Worse still the pretence of a second referendum as a 'confirmatory vote' has now been exposed too. Ms Swinson was asked on BBC News on Tuesday whether she'd support Brexit in Parliament if the country voted for it a second time. Her answer was 'no'.

Boris Johnson's message was very different. The country is frustrated by Brexit inertia and the whole process needs re-energising. Parliament's determination to stand in the way needs to be overcome through seeking a better deal that can command a majority but no matter what, we must leave by 31st October. Of course the more he commits to that and the more he resources No Deal preparations, the more pressure the EU feels and the more willing they become to consider some alternatives to the Backstop in particular.

Uniting the country came next with promises to increase spending on our schools, infrastructure and police, alongside a commitment to sort out the growing challenge of adult social care.

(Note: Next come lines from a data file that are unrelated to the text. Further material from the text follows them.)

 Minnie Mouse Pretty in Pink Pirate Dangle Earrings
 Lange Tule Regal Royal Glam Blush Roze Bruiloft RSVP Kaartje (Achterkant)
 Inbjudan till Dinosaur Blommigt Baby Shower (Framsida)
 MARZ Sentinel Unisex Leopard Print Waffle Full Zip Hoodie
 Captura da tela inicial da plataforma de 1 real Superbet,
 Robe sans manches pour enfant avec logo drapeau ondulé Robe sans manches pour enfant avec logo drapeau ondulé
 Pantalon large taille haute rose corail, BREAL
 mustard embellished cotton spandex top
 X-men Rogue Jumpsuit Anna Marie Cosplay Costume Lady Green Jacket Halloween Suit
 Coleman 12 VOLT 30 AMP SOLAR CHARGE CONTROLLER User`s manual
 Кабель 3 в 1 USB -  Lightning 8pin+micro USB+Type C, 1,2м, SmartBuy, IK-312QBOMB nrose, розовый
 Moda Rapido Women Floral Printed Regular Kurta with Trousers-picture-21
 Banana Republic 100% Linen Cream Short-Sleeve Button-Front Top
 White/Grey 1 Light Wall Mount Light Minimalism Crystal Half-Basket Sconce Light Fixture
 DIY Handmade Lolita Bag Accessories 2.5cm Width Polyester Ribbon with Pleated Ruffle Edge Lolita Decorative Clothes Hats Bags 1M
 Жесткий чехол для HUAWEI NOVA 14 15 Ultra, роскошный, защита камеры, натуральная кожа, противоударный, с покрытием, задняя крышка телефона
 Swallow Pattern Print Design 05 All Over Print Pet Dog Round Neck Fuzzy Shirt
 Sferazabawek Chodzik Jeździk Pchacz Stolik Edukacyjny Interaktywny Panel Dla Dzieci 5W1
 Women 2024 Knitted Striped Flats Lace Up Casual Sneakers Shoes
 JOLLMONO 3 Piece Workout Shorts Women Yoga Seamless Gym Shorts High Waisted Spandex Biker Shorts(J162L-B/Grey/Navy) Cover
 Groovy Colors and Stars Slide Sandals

Finally, he resolved to defeat Jeremy Corbyn and his hard left allies in the Labour Party. Ms Swinson meanwhile said she'd work with Labour without Corbyn which presumably means the Marxist Shadow Chancellor John McDonnell will be absolutely fine.

In a nutshell that's the shape of British politics right now: a Conservative Party led by Boris Johnson committed to respecting the result of the referendum, delivering Brexit and uniting our country versus parties so dedicated to ignoring that instruction that a coalition with a Marxist is a price they're very happpily willing to pay.